On August 5 (shown August 23), The Machines made their WWF debut with Super Machine wrestling in a singles match while Albano and Giant Machine were at ringside. Later that night, Bobby Heenan snuck around at ringside taking pictures of the Giant Machine to try to prove his true identity. One week later, Albano introduced a third Machine to the WWF: Big Machine, who was played by Blackjack Mulligan. André had been suffering from (legitimate) severe back injuries, and the introduction of the Big Machine character was meant to reduce André's wrestling role. "The Machines" angle was designed to put him in a lighter tag-team role. Due to the severity of the back injury, Mulligan was brought in to reduce André's wrestling role even further, thereby keeping the popular superstar on TV. In televised interviews with Studd and Bundy, Studd would question the two smaller Machines being Japanese as one had a West Texas accent (Big Machine/Mulligan) and the other had a "New York accent" (Super Machine/Eadie). On the WWF show Tuesday Night Titans, Heenan claimed he knew of no Japanese wrestler who was 7'4" tall, weighed over 500 lbs and spoke with a French accent.

Big Machine and Super Machine wrestled the majority of the matches against Bobby Heenan's cronies, occasionally with Lou Albano joining them to face Bundy, Studd and Heenan in six man tag-team action. Soon, other masked wrestlers (whose identities were generally obvious) appeared and temporarily teamed with The Machines. On September 10, Big and Super Machine were joined by Animal Machine to defeat King Kong Bundy, Big John Studd and Bobby Heenan. On September 16, The Machines were joined by Hulk Machine as the trio defeated the Heenan Family. The Hulk Machine returned on September 22 and helped the Machines win in the main event at the Madison Square Garden. A few weeks later at the Boston Garden, the Machines received help from the kilt-wearing Piper Machine. On a house show in St. Paul, Minnesota the Machines even got the help of Crusher Machine, pinning John Studd to gain the victory for his team. On October 28, The Machines wrestled their last match under that gimmick, a loss to Bundy and Studd. This also marked the last appearance of Lou Albano as a manager in the WWF for several years.

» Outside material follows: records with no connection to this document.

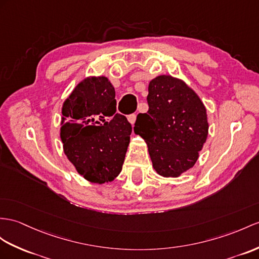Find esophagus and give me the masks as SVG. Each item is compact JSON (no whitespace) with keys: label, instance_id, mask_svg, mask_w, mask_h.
Here are the masks:
<instances>
[{"label":"esophagus","instance_id":"34e87169","mask_svg":"<svg viewBox=\"0 0 259 259\" xmlns=\"http://www.w3.org/2000/svg\"><path fill=\"white\" fill-rule=\"evenodd\" d=\"M127 119H128V122L133 125L134 123H135V121H136V114H131V115H128L127 116Z\"/></svg>","mask_w":259,"mask_h":259}]
</instances>
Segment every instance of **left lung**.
I'll return each instance as SVG.
<instances>
[{"mask_svg": "<svg viewBox=\"0 0 259 259\" xmlns=\"http://www.w3.org/2000/svg\"><path fill=\"white\" fill-rule=\"evenodd\" d=\"M147 113L137 115L134 132L148 146L162 177H179L194 166L207 137L205 106L184 81L158 75L149 82Z\"/></svg>", "mask_w": 259, "mask_h": 259, "instance_id": "left-lung-1", "label": "left lung"}]
</instances>
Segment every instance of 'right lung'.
<instances>
[{"instance_id":"right-lung-1","label":"right lung","mask_w":259,"mask_h":259,"mask_svg":"<svg viewBox=\"0 0 259 259\" xmlns=\"http://www.w3.org/2000/svg\"><path fill=\"white\" fill-rule=\"evenodd\" d=\"M60 137L68 159L94 184L114 180L121 172L132 125L116 113L115 90L106 77H88L62 105Z\"/></svg>"}]
</instances>
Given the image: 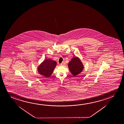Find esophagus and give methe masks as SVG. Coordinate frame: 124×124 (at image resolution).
<instances>
[{
    "mask_svg": "<svg viewBox=\"0 0 124 124\" xmlns=\"http://www.w3.org/2000/svg\"><path fill=\"white\" fill-rule=\"evenodd\" d=\"M61 66H64V65H65V63H64V62H62L61 63Z\"/></svg>",
    "mask_w": 124,
    "mask_h": 124,
    "instance_id": "1",
    "label": "esophagus"
}]
</instances>
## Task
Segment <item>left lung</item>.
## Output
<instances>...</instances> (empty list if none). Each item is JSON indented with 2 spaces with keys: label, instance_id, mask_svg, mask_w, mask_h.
Masks as SVG:
<instances>
[{
  "label": "left lung",
  "instance_id": "obj_1",
  "mask_svg": "<svg viewBox=\"0 0 124 124\" xmlns=\"http://www.w3.org/2000/svg\"><path fill=\"white\" fill-rule=\"evenodd\" d=\"M68 67L71 73L74 76L83 71V66L80 60L77 57H74L68 63Z\"/></svg>",
  "mask_w": 124,
  "mask_h": 124
}]
</instances>
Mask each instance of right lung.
Here are the masks:
<instances>
[{
	"mask_svg": "<svg viewBox=\"0 0 124 124\" xmlns=\"http://www.w3.org/2000/svg\"><path fill=\"white\" fill-rule=\"evenodd\" d=\"M56 65V61L46 59L38 67L39 73L46 77H49L53 73Z\"/></svg>",
	"mask_w": 124,
	"mask_h": 124,
	"instance_id": "right-lung-1",
	"label": "right lung"
}]
</instances>
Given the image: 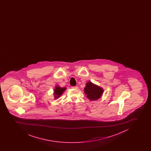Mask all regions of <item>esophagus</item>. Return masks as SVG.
<instances>
[{"label":"esophagus","instance_id":"1","mask_svg":"<svg viewBox=\"0 0 151 151\" xmlns=\"http://www.w3.org/2000/svg\"><path fill=\"white\" fill-rule=\"evenodd\" d=\"M72 88H73V89H77L78 88V87H77V86H74V87H72Z\"/></svg>","mask_w":151,"mask_h":151}]
</instances>
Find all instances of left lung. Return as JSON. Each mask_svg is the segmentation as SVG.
<instances>
[{"label":"left lung","instance_id":"left-lung-1","mask_svg":"<svg viewBox=\"0 0 151 151\" xmlns=\"http://www.w3.org/2000/svg\"><path fill=\"white\" fill-rule=\"evenodd\" d=\"M84 90L87 98L91 101L96 100L100 98L103 92V88L93 84L91 81L87 83Z\"/></svg>","mask_w":151,"mask_h":151}]
</instances>
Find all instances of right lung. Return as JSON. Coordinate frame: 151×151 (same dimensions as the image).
<instances>
[{
    "label": "right lung",
    "instance_id": "add662e5",
    "mask_svg": "<svg viewBox=\"0 0 151 151\" xmlns=\"http://www.w3.org/2000/svg\"><path fill=\"white\" fill-rule=\"evenodd\" d=\"M66 89V88L60 87V86H57L55 88L54 90V95H55V98H59L60 96H61L64 91Z\"/></svg>",
    "mask_w": 151,
    "mask_h": 151
}]
</instances>
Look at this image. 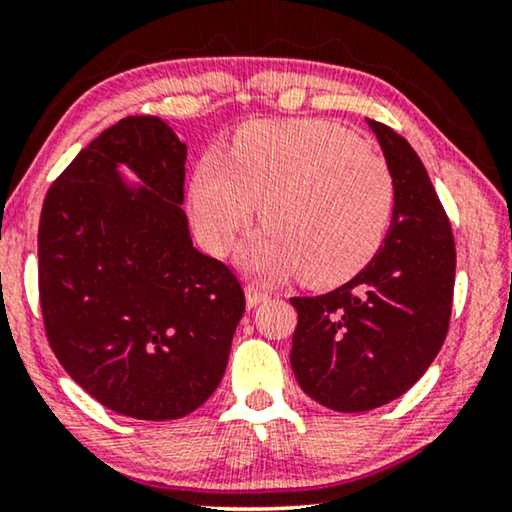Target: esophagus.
Wrapping results in <instances>:
<instances>
[{
  "label": "esophagus",
  "instance_id": "esophagus-1",
  "mask_svg": "<svg viewBox=\"0 0 512 512\" xmlns=\"http://www.w3.org/2000/svg\"><path fill=\"white\" fill-rule=\"evenodd\" d=\"M263 300H268V291H263L258 284L247 286V305H249V307L261 305Z\"/></svg>",
  "mask_w": 512,
  "mask_h": 512
}]
</instances>
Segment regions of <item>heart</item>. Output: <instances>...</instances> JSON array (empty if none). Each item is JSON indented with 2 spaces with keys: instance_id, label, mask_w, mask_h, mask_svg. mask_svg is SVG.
I'll list each match as a JSON object with an SVG mask.
<instances>
[{
  "instance_id": "1",
  "label": "heart",
  "mask_w": 512,
  "mask_h": 512,
  "mask_svg": "<svg viewBox=\"0 0 512 512\" xmlns=\"http://www.w3.org/2000/svg\"><path fill=\"white\" fill-rule=\"evenodd\" d=\"M261 202L268 228L242 251V263L263 277L305 268L314 284H338L382 247L396 181L387 160L342 125L254 123L228 156L209 151L195 165L191 207L202 244L226 254Z\"/></svg>"
}]
</instances>
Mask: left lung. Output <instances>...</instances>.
<instances>
[{"instance_id":"1","label":"left lung","mask_w":512,"mask_h":512,"mask_svg":"<svg viewBox=\"0 0 512 512\" xmlns=\"http://www.w3.org/2000/svg\"><path fill=\"white\" fill-rule=\"evenodd\" d=\"M368 125L396 181L389 233L347 284L291 298L293 373L307 396L338 412H368L403 396L436 359L452 314L450 219L415 149L389 125Z\"/></svg>"}]
</instances>
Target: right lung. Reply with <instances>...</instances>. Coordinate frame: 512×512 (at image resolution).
<instances>
[{"label": "right lung", "instance_id": "add662e5", "mask_svg": "<svg viewBox=\"0 0 512 512\" xmlns=\"http://www.w3.org/2000/svg\"><path fill=\"white\" fill-rule=\"evenodd\" d=\"M184 165L170 125L128 116L55 179L39 221L51 349L104 408L149 422L191 415L214 394L244 314L237 277L193 247Z\"/></svg>", "mask_w": 512, "mask_h": 512}]
</instances>
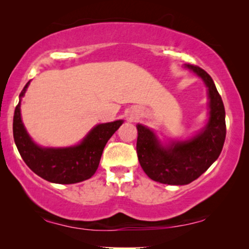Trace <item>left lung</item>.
Here are the masks:
<instances>
[{"label": "left lung", "instance_id": "8db88e82", "mask_svg": "<svg viewBox=\"0 0 249 249\" xmlns=\"http://www.w3.org/2000/svg\"><path fill=\"white\" fill-rule=\"evenodd\" d=\"M187 68L209 88L210 121L205 129L190 141L163 147L153 131L137 124L136 149L141 166L152 180L168 185H188L202 176L219 158L226 141V111L213 79L202 68L194 64H187Z\"/></svg>", "mask_w": 249, "mask_h": 249}]
</instances>
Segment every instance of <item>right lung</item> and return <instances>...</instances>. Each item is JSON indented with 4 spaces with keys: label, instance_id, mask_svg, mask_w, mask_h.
Returning <instances> with one entry per match:
<instances>
[{
    "label": "right lung",
    "instance_id": "add662e5",
    "mask_svg": "<svg viewBox=\"0 0 249 249\" xmlns=\"http://www.w3.org/2000/svg\"><path fill=\"white\" fill-rule=\"evenodd\" d=\"M29 83L20 93L22 97ZM122 120L98 124L80 145L68 148H42L34 144L20 117V102L13 115V138L29 169L40 178L54 183H76L89 179L96 172L103 149Z\"/></svg>",
    "mask_w": 249,
    "mask_h": 249
}]
</instances>
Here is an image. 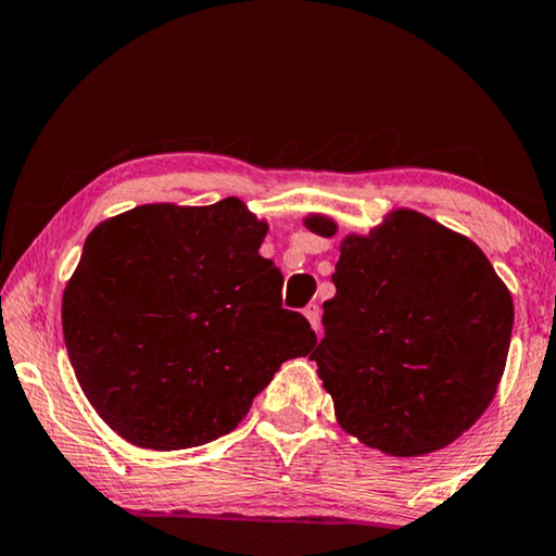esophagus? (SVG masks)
Wrapping results in <instances>:
<instances>
[{"label":"esophagus","mask_w":556,"mask_h":556,"mask_svg":"<svg viewBox=\"0 0 556 556\" xmlns=\"http://www.w3.org/2000/svg\"><path fill=\"white\" fill-rule=\"evenodd\" d=\"M304 316H306V321L312 324V329L319 331V324H321V309H319V306L309 304V306H306V309H304Z\"/></svg>","instance_id":"1"}]
</instances>
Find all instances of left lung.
<instances>
[{"mask_svg":"<svg viewBox=\"0 0 556 556\" xmlns=\"http://www.w3.org/2000/svg\"><path fill=\"white\" fill-rule=\"evenodd\" d=\"M314 235H337L324 215ZM324 302L319 366L349 435L393 457L440 451L495 399L515 304L482 250L416 210L346 235Z\"/></svg>","mask_w":556,"mask_h":556,"instance_id":"obj_1","label":"left lung"}]
</instances>
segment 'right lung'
<instances>
[{
    "label": "right lung",
    "mask_w": 556,
    "mask_h": 556,
    "mask_svg": "<svg viewBox=\"0 0 556 556\" xmlns=\"http://www.w3.org/2000/svg\"><path fill=\"white\" fill-rule=\"evenodd\" d=\"M264 235L237 198L140 205L88 235L61 326L88 403L128 443L182 451L227 435L279 366L316 346L281 306Z\"/></svg>",
    "instance_id": "1"
}]
</instances>
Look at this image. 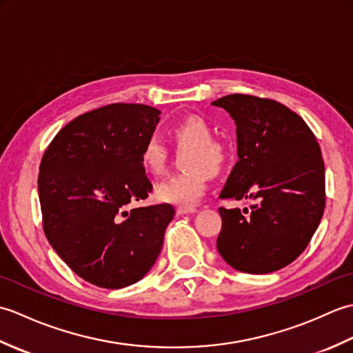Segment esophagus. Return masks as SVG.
Returning <instances> with one entry per match:
<instances>
[{"label":"esophagus","mask_w":353,"mask_h":353,"mask_svg":"<svg viewBox=\"0 0 353 353\" xmlns=\"http://www.w3.org/2000/svg\"><path fill=\"white\" fill-rule=\"evenodd\" d=\"M194 212H196V208H182V206H179V208H177V214H179V215L194 214Z\"/></svg>","instance_id":"34e87169"}]
</instances>
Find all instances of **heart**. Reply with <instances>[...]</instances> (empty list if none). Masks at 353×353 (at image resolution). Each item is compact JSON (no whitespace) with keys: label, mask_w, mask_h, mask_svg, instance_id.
<instances>
[{"label":"heart","mask_w":353,"mask_h":353,"mask_svg":"<svg viewBox=\"0 0 353 353\" xmlns=\"http://www.w3.org/2000/svg\"><path fill=\"white\" fill-rule=\"evenodd\" d=\"M171 138L179 148H190L183 157V167L188 168L170 176L157 185L156 196L163 203L192 208L208 190L211 171H219L226 159V150L220 141L214 139V129L205 118L190 115L171 127ZM167 148L157 138H148L142 145L139 162L148 174L157 176L167 165Z\"/></svg>","instance_id":"1"}]
</instances>
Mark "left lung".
I'll return each mask as SVG.
<instances>
[{"label": "left lung", "instance_id": "obj_1", "mask_svg": "<svg viewBox=\"0 0 353 353\" xmlns=\"http://www.w3.org/2000/svg\"><path fill=\"white\" fill-rule=\"evenodd\" d=\"M236 124L238 162L221 199H253L249 209L220 208L216 249L238 272L264 274L291 264L325 212V163L302 117L270 99L230 94L212 101Z\"/></svg>", "mask_w": 353, "mask_h": 353}]
</instances>
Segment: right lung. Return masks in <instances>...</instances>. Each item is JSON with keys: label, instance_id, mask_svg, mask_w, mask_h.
Returning a JSON list of instances; mask_svg holds the SVG:
<instances>
[{"label": "right lung", "instance_id": "right-lung-1", "mask_svg": "<svg viewBox=\"0 0 353 353\" xmlns=\"http://www.w3.org/2000/svg\"><path fill=\"white\" fill-rule=\"evenodd\" d=\"M161 112L108 104L72 119L42 156L37 191L43 232L81 279L119 290L142 279L162 250L171 205L133 208L153 185L139 162Z\"/></svg>", "mask_w": 353, "mask_h": 353}]
</instances>
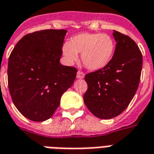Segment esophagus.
Wrapping results in <instances>:
<instances>
[{"mask_svg": "<svg viewBox=\"0 0 154 154\" xmlns=\"http://www.w3.org/2000/svg\"><path fill=\"white\" fill-rule=\"evenodd\" d=\"M84 77H85V74H84V72H82V71L77 72V78H78V79H82V78H84Z\"/></svg>", "mask_w": 154, "mask_h": 154, "instance_id": "obj_1", "label": "esophagus"}]
</instances>
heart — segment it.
Wrapping results in <instances>:
<instances>
[{
    "instance_id": "b5f03b06",
    "label": "heart",
    "mask_w": 154,
    "mask_h": 154,
    "mask_svg": "<svg viewBox=\"0 0 154 154\" xmlns=\"http://www.w3.org/2000/svg\"><path fill=\"white\" fill-rule=\"evenodd\" d=\"M63 53L69 62L77 60V53H82L83 64L89 69L99 70L112 60L115 53V42L107 34L83 32L65 43Z\"/></svg>"
}]
</instances>
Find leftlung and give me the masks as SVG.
<instances>
[{
  "instance_id": "obj_1",
  "label": "left lung",
  "mask_w": 154,
  "mask_h": 154,
  "mask_svg": "<svg viewBox=\"0 0 154 154\" xmlns=\"http://www.w3.org/2000/svg\"><path fill=\"white\" fill-rule=\"evenodd\" d=\"M117 42L114 55L104 68L86 74L84 103L101 119L120 115L132 100L140 80L143 57L130 36L113 31Z\"/></svg>"
}]
</instances>
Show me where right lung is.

After the Machines last match was shown on November 23, the angle was ended and André was announced as being reinstated on November 29. In the following weeks the mystery of why André the Giant was reinstated built up until it was revealed that Bobby Heenan had arranged for the suspension to end so he could turn on Hulk Hogan in the buildup to WrestleMania III. After the angle ended Eadie (Super Machine) was repackaged as Ax, one half of Demolition while Big Machine worked for the WWF as Blackjack Mulligan (Windham's best-known wrestling identity) in late 1986 and the first half of 1987 before leaving the promotion.